■ **REQUIRED WORK**:
Would you print the records below without changing anything?
[[ DATA SUPPLIED, beginning ]]
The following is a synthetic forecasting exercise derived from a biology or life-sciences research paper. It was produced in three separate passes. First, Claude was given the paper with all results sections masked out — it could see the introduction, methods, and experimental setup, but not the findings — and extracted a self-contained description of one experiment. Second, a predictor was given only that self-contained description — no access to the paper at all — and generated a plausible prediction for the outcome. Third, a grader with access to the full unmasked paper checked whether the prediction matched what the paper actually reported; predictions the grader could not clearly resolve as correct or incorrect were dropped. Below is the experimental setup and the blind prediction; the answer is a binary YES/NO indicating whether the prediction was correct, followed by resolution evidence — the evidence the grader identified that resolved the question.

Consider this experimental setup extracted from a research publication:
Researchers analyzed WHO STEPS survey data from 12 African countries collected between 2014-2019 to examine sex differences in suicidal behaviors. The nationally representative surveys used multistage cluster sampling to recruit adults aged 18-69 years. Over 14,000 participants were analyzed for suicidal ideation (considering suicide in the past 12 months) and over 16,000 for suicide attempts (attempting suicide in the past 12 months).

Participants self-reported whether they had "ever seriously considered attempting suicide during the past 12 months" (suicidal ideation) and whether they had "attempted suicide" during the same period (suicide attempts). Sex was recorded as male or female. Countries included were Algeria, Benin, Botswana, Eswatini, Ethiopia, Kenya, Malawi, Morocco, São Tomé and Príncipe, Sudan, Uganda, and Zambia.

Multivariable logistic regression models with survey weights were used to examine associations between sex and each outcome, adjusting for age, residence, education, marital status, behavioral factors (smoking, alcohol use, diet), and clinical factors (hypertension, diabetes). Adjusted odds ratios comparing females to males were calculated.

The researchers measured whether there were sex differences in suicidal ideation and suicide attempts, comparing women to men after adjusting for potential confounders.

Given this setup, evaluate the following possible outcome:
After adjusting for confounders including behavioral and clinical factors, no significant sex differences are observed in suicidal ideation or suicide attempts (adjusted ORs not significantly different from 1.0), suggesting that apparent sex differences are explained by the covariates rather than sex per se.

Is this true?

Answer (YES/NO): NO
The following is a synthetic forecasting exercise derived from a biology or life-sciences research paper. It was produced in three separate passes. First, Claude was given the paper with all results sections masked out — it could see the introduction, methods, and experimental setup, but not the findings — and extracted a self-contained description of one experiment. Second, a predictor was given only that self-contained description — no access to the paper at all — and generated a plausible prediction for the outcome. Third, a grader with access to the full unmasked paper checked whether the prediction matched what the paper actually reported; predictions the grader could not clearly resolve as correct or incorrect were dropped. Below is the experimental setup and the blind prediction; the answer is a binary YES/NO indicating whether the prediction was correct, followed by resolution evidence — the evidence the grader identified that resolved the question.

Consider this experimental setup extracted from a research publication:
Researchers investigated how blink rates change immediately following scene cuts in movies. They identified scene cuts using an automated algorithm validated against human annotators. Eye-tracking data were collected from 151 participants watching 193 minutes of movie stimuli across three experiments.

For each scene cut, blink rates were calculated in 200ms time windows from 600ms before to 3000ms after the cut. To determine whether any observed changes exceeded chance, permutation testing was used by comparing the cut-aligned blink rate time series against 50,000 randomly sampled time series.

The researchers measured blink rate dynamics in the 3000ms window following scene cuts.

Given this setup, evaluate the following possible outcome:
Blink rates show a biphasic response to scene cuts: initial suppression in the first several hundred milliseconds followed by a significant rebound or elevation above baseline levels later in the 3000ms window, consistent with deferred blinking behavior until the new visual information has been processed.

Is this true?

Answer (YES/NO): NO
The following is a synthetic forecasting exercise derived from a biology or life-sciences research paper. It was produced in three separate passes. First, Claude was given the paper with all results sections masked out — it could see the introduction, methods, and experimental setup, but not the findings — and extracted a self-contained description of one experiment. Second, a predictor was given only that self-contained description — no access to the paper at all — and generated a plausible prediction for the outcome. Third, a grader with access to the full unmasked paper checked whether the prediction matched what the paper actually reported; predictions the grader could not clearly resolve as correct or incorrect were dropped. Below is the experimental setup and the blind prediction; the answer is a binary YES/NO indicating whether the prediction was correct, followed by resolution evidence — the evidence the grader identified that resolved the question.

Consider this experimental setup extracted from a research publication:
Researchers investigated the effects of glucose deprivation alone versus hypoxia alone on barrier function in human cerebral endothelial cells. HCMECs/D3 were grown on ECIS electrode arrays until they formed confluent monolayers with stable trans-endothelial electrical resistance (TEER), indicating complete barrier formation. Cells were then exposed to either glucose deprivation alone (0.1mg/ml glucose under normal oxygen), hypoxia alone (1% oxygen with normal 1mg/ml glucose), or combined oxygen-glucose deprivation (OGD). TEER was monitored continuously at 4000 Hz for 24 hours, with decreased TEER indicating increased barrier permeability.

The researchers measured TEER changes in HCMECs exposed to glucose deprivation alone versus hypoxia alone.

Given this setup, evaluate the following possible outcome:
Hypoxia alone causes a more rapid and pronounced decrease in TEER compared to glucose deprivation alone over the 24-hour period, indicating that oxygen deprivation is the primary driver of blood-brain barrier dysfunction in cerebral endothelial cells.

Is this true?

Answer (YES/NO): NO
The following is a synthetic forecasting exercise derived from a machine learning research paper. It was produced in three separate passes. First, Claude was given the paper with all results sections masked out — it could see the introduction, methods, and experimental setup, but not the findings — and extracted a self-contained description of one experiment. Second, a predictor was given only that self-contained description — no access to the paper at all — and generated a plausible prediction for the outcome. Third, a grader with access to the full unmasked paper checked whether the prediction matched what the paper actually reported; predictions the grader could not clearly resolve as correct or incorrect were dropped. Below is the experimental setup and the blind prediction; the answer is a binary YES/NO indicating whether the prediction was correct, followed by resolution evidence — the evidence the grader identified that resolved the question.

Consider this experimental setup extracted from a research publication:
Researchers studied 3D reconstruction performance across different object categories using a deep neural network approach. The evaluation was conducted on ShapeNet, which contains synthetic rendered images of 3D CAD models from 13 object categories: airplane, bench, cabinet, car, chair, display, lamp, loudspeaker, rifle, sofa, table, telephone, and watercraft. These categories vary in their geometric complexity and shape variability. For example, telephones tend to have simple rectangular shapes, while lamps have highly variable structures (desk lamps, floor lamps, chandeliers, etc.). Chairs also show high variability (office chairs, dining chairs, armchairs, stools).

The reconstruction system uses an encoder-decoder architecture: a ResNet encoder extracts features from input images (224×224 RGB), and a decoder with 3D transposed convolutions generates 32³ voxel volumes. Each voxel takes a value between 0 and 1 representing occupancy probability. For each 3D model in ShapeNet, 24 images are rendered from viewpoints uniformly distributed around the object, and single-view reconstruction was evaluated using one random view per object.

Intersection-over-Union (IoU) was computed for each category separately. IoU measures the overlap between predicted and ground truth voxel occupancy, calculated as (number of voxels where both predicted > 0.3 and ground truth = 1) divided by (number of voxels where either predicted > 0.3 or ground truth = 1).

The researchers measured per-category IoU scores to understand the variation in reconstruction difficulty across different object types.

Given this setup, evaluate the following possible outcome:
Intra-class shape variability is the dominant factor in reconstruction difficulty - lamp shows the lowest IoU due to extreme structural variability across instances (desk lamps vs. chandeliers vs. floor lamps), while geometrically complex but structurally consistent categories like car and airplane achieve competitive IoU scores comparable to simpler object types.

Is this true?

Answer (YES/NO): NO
[[ DATA SUPPLIED, end ]]
■ **TASK RESULT**:
The following is a synthetic forecasting exercise derived from a biology or life-sciences research paper. It was produced in three separate passes. First, Claude was given the paper with all results sections masked out — it could see the introduction, methods, and experimental setup, but not the findings — and extracted a self-contained description of one experiment. Second, a predictor was given only that self-contained description — no access to the paper at all — and generated a plausible prediction for the outcome. Third, a grader with access to the full unmasked paper checked whether the prediction matched what the paper actually reported; predictions the grader could not clearly resolve as correct or incorrect were dropped. Below is the experimental setup and the blind prediction; the answer is a binary YES/NO indicating whether the prediction was correct, followed by resolution evidence — the evidence the grader identified that resolved the question.

Consider this experimental setup extracted from a research publication:
Researchers analyzed WHO STEPS survey data from 12 African countries collected between 2014-2019 to examine sex differences in suicidal behaviors. The nationally representative surveys used multistage cluster sampling to recruit adults aged 18-69 years. Over 14,000 participants were analyzed for suicidal ideation (considering suicide in the past 12 months) and over 16,000 for suicide attempts (attempting suicide in the past 12 months).

Participants self-reported whether they had "ever seriously considered attempting suicide during the past 12 months" (suicidal ideation) and whether they had "attempted suicide" during the same period (suicide attempts). Sex was recorded as male or female. Countries included were Algeria, Benin, Botswana, Eswatini, Ethiopia, Kenya, Malawi, Morocco, São Tomé and Príncipe, Sudan, Uganda, and Zambia.

Multivariable logistic regression models with survey weights were used to examine associations between sex and each outcome, adjusting for age, residence, education, marital status, behavioral factors (smoking, alcohol use, diet), and clinical factors (hypertension, diabetes). Adjusted odds ratios comparing females to males were calculated.

The researchers measured whether there were sex differences in suicidal ideation and suicide attempts, comparing women to men after adjusting for potential confounders.

Given this setup, evaluate the following possible outcome:
After adjusting for confounders including behavioral and clinical factors, no significant sex differences are observed in suicidal ideation or suicide attempts (adjusted ORs not significantly different from 1.0), suggesting that apparent sex differences are explained by the covariates rather than sex per se.

Is this true?

Answer (YES/NO): NO
The following is a synthetic forecasting exercise derived from a biology or life-sciences research paper. It was produced in three separate passes. First, Claude was given the paper with all results sections masked out — it could see the introduction, methods, and experimental setup, but not the findings — and extracted a self-contained description of one experiment. Second, a predictor was given only that self-contained description — no access to the paper at all — and generated a plausible prediction for the outcome. Third, a grader with access to the full unmasked paper checked whether the prediction matched what the paper actually reported; predictions the grader could not clearly resolve as correct or incorrect were dropped. Below is the experimental setup and the blind prediction; the answer is a binary YES/NO indicating whether the prediction was correct, followed by resolution evidence — the evidence the grader identified that resolved the question.

Consider this experimental setup extracted from a research publication:
Researchers investigated how blink rates change immediately following scene cuts in movies. They identified scene cuts using an automated algorithm validated against human annotators. Eye-tracking data were collected from 151 participants watching 193 minutes of movie stimuli across three experiments.

For each scene cut, blink rates were calculated in 200ms time windows from 600ms before to 3000ms after the cut. To determine whether any observed changes exceeded chance, permutation testing was used by comparing the cut-aligned blink rate time series against 50,000 randomly sampled time series.

The researchers measured blink rate dynamics in the 3000ms window following scene cuts.

Given this setup, evaluate the following possible outcome:
Blink rates show a biphasic response to scene cuts: initial suppression in the first several hundred milliseconds followed by a significant rebound or elevation above baseline levels later in the 3000ms window, consistent with deferred blinking behavior until the new visual information has been processed.

Is this true?

Answer (YES/NO): NO
The following is a synthetic forecasting exercise derived from a biology or life-sciences research paper. It was produced in three separate passes. First, Claude was given the paper with all results sections masked out — it could see the introduction, methods, and experimental setup, but not the findings — and extracted a self-contained description of one experiment. Second, a predictor was given only that self-contained description — no access to the paper at all — and generated a plausible prediction for the outcome. Third, a grader with access to the full unmasked paper checked whether the prediction matched what the paper actually reported; predictions the grader could not clearly resolve as correct or incorrect were dropped. Below is the experimental setup and the blind prediction; the answer is a binary YES/NO indicating whether the prediction was correct, followed by resolution evidence — the evidence the grader identified that resolved the question.

Consider this experimental setup extracted from a research publication:
Researchers investigated the effects of glucose deprivation alone versus hypoxia alone on barrier function in human cerebral endothelial cells. HCMECs/D3 were grown on ECIS electrode arrays until they formed confluent monolayers with stable trans-endothelial electrical resistance (TEER), indicating complete barrier formation. Cells were then exposed to either glucose deprivation alone (0.1mg/ml glucose under normal oxygen), hypoxia alone (1% oxygen with normal 1mg/ml glucose), or combined oxygen-glucose deprivation (OGD). TEER was monitored continuously at 4000 Hz for 24 hours, with decreased TEER indicating increased barrier permeability.

The researchers measured TEER changes in HCMECs exposed to glucose deprivation alone versus hypoxia alone.

Given this setup, evaluate the following possible outcome:
Hypoxia alone causes a more rapid and pronounced decrease in TEER compared to glucose deprivation alone over the 24-hour period, indicating that oxygen deprivation is the primary driver of blood-brain barrier dysfunction in cerebral endothelial cells.

Is this true?

Answer (YES/NO): NO
The following is a synthetic forecasting exercise derived from a machine learning research paper. It was produced in three separate passes. First, Claude was given the paper with all results sections masked out — it could see the introduction, methods, and experimental setup, but not the findings — and extracted a self-contained description of one experiment. Second, a predictor was given only that self-contained description — no access to the paper at all — and generated a plausible prediction for the outcome. Third, a grader with access to the full unmasked paper checked whether the prediction matched what the paper actually reported; predictions the grader could not clearly resolve as correct or incorrect were dropped. Below is the experimental setup and the blind prediction; the answer is a binary YES/NO indicating whether the prediction was correct, followed by resolution evidence — the evidence the grader identified that resolved the question.

Consider this experimental setup extracted from a research publication:
Researchers studied 3D reconstruction performance across different object categories using a deep neural network approach. The evaluation was conducted on ShapeNet, which contains synthetic rendered images of 3D CAD models from 13 object categories: airplane, bench, cabinet, car, chair, display, lamp, loudspeaker, rifle, sofa, table, telephone, and watercraft. These categories vary in their geometric complexity and shape variability. For example, telephones tend to have simple rectangular shapes, while lamps have highly variable structures (desk lamps, floor lamps, chandeliers, etc.). Chairs also show high variability (office chairs, dining chairs, armchairs, stools).

The reconstruction system uses an encoder-decoder architecture: a ResNet encoder extracts features from input images (224×224 RGB), and a decoder with 3D transposed convolutions generates 32³ voxel volumes. Each voxel takes a value between 0 and 1 representing occupancy probability. For each 3D model in ShapeNet, 24 images are rendered from viewpoints uniformly distributed around the object, and single-view reconstruction was evaluated using one random view per object.

Intersection-over-Union (IoU) was computed for each category separately. IoU measures the overlap between predicted and ground truth voxel occupancy, calculated as (number of voxels where both predicted > 0.3 and ground truth = 1) divided by (number of voxels where either predicted > 0.3 or ground truth = 1).

The researchers measured per-category IoU scores to understand the variation in reconstruction difficulty across different object types.

Given this setup, evaluate the following possible outcome:
Intra-class shape variability is the dominant factor in reconstruction difficulty - lamp shows the lowest IoU due to extreme structural variability across instances (desk lamps vs. chandeliers vs. floor lamps), while geometrically complex but structurally consistent categories like car and airplane achieve competitive IoU scores comparable to simpler object types.

Is this true?

Answer (YES/NO): NO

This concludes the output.